* _What you need to do_
In the beer reviews, which brewery actually brews Ommegang Rosetta?

* _Source document_
Black Desert Alt Event
April 17, 2016
Strategic Operations Division Report 5-1-2946
May 1, 2016

Ommegang Rosetta, 5.6% ABV

Ommegang is most infamous for Three Philosophers, a boozy Belgian Quadrupel that’s been around for several years.  I’m a huge fan of Belgian concoctions, including Kriek’s and sours, so I jumped at the chance to try this one.  This brew, unlike most of their others, is actually brewed in Belgium, because apparently you can’t brew a sour cherry fruit beer here in the States; or at least in up-state New York.  Thus, this is coming out of Liefman’s brewery across the pond and they’ve been doing this kinda stuff for about 300 years, so it’s safe to say this brew is in the hands of professionals.

Rosetta I’d like to think of as a “starter Kriek” or “starter sour”.  It’s a mild sour Kriek, and something you can drink fairly quickly and even have a second or third afterward because it doesn’t twist your face into a pucker-knot.  On the Kriek side, you can taste the cherries prominently, but not to the level of say, Lindeman’s Kriek Lambic.  This is a lot closer to Tell Tale Tart and shares a lot of the same qualities,  but is smoother, less carbonated, and a bit less sour.   Overall, it’s an impressive brew that I’ll most likely make a repeat customer to my shopping basket.  Serve cold along with Crab Louie salad… no joke, it goes really well with it.

Dogfish Head Midas Touch, 9.0% ABV

And now for something completely different.  This must have been the thought in the heads of Dogfish Head’s brewmasters when they decided to pursue this stuff.  Apparently at a loss for new and interesting awesome ales to brew, the guys at Dogfish Head decided to jump in whatever Delorean, Tardis or random Time Machine they had on hand and ask the ancient Greeks what they were getting smashed on.  The problem came when they realized time-travel hadn’t been invented yet, so they went a different route, and went all-out.

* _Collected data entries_
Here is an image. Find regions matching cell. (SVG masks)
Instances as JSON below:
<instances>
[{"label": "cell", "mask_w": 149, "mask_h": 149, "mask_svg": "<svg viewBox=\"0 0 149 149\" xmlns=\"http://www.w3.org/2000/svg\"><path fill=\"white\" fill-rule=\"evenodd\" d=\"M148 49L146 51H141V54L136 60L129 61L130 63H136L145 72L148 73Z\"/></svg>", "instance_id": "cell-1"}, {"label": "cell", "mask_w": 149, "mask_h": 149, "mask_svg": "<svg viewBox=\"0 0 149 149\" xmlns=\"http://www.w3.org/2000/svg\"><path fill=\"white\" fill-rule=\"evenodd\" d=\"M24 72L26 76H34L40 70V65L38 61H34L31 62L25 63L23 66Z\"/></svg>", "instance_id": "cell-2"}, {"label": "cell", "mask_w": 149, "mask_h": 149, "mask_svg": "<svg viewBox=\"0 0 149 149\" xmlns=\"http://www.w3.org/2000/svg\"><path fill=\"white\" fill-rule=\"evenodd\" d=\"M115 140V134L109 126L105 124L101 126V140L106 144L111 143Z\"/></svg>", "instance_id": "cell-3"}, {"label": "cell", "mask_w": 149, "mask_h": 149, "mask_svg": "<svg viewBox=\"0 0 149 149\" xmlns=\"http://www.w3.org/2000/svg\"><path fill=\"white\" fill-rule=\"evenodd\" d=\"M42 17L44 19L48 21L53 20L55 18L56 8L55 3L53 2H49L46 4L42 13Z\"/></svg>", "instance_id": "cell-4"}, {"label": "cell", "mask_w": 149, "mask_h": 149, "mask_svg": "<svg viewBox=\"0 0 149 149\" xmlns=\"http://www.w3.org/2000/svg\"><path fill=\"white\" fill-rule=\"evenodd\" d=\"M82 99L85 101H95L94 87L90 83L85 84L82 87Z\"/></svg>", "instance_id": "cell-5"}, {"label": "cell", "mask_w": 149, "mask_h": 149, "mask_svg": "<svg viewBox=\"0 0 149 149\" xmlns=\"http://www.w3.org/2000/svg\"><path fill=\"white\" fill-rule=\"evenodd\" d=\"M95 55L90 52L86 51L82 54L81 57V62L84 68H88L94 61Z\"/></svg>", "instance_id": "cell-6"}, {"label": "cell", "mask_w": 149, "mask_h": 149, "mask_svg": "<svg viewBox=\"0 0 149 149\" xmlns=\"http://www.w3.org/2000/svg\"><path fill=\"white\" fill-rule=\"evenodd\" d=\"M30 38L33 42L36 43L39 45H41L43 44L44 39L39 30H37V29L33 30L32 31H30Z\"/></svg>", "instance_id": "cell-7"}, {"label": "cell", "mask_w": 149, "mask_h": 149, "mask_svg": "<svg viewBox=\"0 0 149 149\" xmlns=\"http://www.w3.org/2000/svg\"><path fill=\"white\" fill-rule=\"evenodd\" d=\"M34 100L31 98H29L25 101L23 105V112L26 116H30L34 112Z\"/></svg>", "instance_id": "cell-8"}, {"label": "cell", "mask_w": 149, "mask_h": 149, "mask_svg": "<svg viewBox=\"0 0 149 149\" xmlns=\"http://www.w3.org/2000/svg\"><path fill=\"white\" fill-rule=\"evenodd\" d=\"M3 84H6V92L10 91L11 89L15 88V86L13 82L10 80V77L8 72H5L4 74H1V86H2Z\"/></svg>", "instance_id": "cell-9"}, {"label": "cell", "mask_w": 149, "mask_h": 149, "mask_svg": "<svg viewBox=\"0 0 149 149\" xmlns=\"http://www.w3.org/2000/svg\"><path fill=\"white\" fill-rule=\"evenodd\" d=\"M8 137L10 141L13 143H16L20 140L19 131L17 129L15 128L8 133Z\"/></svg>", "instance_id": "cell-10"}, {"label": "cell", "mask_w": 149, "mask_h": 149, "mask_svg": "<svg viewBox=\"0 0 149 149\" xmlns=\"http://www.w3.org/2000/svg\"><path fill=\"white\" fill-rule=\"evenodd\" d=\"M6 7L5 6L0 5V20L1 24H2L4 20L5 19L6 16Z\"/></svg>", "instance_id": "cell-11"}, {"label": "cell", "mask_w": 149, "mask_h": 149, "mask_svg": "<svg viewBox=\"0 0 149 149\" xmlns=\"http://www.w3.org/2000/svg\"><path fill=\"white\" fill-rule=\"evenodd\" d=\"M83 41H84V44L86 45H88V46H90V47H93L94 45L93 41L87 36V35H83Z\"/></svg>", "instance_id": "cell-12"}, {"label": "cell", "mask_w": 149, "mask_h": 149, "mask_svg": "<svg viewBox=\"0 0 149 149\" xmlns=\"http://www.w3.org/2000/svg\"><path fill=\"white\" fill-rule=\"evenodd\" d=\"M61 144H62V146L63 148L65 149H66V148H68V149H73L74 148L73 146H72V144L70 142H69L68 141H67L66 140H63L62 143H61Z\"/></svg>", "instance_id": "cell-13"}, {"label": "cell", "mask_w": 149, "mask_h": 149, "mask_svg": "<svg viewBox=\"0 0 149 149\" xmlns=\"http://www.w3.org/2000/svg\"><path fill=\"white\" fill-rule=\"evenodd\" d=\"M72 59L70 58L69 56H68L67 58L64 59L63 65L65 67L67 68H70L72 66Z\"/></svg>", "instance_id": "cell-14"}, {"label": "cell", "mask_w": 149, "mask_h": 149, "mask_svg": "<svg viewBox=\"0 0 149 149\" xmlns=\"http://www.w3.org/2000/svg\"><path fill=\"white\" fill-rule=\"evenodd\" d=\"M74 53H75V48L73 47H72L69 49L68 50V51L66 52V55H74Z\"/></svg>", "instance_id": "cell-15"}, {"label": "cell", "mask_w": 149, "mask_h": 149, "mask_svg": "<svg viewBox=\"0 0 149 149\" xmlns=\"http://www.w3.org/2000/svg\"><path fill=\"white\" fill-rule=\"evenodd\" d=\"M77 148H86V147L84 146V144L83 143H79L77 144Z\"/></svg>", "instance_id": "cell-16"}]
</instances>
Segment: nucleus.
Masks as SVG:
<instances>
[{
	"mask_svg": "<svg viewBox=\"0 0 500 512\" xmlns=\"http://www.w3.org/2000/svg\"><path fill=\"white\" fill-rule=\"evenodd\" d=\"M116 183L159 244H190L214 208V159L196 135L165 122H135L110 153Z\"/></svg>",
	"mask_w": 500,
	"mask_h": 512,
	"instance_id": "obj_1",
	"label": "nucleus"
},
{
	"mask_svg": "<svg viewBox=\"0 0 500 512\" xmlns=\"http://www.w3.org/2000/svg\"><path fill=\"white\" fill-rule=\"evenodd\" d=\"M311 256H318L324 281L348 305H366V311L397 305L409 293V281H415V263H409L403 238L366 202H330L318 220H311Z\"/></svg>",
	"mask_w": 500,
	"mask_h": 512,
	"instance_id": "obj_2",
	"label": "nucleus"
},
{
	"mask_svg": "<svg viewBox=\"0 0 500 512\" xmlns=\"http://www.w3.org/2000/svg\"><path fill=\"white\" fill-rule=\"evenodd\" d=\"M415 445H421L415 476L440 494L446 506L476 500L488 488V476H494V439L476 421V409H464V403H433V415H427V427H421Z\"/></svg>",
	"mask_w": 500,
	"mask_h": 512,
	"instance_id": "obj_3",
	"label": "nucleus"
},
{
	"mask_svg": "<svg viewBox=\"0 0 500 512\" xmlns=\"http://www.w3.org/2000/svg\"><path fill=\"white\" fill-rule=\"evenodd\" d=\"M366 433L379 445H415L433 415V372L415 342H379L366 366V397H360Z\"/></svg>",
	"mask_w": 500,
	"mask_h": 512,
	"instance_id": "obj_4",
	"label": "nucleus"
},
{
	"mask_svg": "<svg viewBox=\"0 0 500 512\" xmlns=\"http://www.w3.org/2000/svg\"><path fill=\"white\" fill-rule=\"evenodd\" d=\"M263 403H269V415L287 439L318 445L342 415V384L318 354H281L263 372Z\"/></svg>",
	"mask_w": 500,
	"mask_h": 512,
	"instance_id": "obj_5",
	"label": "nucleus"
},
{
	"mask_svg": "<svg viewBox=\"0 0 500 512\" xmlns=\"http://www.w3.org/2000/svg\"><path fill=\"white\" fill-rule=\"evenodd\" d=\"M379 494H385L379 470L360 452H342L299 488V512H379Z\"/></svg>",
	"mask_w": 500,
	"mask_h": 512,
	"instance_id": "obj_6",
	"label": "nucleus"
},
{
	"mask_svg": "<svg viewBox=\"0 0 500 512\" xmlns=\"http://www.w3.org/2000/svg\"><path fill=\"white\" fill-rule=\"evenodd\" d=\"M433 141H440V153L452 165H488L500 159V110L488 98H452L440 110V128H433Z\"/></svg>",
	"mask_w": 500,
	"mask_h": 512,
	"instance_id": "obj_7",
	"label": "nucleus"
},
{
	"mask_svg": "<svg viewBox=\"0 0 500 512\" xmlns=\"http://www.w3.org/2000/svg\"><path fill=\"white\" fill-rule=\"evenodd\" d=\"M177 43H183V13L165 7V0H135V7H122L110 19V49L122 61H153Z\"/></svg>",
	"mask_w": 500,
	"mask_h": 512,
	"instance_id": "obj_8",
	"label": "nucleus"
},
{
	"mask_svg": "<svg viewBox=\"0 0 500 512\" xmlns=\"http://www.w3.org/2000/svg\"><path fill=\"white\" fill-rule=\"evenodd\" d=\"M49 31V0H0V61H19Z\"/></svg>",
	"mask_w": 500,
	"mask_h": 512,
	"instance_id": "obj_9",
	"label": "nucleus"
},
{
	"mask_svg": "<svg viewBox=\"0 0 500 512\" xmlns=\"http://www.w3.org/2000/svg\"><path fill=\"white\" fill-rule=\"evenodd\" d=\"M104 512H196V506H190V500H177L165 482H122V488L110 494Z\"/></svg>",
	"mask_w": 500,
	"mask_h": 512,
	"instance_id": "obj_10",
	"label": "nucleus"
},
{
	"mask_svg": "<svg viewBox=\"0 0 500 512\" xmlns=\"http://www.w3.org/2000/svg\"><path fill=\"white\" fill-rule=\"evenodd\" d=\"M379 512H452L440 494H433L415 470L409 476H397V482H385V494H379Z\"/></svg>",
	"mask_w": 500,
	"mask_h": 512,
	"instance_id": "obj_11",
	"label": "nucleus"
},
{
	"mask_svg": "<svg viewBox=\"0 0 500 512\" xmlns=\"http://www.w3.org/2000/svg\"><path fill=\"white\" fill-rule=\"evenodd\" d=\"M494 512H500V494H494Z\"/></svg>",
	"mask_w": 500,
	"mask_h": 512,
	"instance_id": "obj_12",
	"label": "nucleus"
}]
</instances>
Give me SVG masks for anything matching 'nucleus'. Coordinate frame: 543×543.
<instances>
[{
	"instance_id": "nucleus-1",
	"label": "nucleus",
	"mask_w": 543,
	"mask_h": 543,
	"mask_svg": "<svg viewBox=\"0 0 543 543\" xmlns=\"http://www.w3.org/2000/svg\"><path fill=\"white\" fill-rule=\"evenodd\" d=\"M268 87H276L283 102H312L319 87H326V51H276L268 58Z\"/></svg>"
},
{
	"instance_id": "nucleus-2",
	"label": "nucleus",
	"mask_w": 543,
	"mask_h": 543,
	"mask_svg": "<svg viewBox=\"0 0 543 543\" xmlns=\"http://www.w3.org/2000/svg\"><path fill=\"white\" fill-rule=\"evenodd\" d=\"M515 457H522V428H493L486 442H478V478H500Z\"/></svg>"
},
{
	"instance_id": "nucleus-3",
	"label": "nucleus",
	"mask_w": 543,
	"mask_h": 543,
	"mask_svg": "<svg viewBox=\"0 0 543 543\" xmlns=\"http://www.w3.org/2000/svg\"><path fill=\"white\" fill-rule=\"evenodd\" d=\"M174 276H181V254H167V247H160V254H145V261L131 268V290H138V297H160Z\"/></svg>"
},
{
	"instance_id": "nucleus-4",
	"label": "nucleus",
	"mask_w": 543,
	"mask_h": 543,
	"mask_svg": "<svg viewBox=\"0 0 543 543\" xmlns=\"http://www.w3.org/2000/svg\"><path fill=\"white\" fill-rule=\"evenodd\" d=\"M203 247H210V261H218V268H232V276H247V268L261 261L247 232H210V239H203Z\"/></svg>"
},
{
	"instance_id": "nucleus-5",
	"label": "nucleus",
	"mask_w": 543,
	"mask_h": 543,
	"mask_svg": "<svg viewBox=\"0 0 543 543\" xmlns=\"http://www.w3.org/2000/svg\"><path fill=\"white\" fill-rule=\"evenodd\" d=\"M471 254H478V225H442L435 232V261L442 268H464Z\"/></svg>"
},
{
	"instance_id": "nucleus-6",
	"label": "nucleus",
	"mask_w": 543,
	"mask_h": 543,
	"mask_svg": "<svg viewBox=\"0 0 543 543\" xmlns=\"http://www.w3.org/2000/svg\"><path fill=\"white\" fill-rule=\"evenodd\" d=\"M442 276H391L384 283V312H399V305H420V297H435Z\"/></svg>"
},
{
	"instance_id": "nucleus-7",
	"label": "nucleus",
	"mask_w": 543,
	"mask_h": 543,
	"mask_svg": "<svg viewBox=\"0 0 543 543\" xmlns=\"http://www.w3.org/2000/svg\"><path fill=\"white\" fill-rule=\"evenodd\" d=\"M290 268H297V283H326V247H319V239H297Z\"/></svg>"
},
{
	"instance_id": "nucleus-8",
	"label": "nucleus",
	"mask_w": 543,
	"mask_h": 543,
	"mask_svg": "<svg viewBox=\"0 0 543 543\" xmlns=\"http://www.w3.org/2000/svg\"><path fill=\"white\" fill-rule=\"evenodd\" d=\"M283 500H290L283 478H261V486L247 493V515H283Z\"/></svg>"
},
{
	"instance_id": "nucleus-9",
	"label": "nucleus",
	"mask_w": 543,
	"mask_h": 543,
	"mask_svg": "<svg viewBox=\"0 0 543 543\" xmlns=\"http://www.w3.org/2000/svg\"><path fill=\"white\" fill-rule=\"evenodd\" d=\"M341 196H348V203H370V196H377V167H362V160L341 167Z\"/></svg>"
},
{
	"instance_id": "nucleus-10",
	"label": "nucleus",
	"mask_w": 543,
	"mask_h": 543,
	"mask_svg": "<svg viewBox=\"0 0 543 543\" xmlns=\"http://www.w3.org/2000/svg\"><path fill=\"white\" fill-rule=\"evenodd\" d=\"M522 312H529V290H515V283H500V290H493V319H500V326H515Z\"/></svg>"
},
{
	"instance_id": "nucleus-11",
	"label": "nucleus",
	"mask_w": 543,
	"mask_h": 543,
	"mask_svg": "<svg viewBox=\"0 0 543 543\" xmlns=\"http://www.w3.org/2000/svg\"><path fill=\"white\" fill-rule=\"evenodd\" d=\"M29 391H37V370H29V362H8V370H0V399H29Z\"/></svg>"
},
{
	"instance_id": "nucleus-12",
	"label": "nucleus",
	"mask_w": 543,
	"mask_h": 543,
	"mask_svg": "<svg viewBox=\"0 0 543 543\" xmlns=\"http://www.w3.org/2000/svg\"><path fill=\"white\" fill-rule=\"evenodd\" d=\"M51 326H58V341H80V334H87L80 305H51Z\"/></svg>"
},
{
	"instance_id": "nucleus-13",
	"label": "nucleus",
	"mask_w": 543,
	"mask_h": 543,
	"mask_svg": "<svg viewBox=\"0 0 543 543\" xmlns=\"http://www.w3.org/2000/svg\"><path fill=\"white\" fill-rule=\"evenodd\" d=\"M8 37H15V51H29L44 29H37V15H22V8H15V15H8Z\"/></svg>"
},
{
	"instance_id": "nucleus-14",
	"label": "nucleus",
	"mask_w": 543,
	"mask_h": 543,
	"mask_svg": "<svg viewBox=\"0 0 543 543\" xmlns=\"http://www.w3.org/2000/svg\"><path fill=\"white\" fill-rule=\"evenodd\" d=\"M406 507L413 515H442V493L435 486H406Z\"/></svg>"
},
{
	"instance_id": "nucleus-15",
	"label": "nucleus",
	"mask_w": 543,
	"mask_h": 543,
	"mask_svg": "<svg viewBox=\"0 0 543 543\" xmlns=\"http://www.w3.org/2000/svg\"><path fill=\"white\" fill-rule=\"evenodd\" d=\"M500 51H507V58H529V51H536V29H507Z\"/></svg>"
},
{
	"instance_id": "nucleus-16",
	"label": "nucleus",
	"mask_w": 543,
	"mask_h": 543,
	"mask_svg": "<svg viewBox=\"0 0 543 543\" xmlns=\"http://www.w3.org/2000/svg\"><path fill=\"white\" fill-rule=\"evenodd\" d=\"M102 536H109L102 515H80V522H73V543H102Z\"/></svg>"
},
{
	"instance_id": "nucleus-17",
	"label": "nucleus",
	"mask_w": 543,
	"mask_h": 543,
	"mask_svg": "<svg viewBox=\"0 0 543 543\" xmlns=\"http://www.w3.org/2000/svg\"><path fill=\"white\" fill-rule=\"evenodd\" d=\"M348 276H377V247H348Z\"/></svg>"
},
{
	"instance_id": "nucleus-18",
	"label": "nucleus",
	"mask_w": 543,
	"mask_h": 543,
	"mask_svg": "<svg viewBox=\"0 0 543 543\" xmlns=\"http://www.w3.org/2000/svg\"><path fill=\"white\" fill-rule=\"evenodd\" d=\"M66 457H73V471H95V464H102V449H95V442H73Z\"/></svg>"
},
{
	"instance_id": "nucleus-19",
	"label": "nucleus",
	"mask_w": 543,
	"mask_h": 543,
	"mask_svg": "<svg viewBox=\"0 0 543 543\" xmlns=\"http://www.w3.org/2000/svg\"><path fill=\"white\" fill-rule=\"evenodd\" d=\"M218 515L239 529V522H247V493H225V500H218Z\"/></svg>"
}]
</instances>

* _Answer below_
Liefman's brewery in Belgium.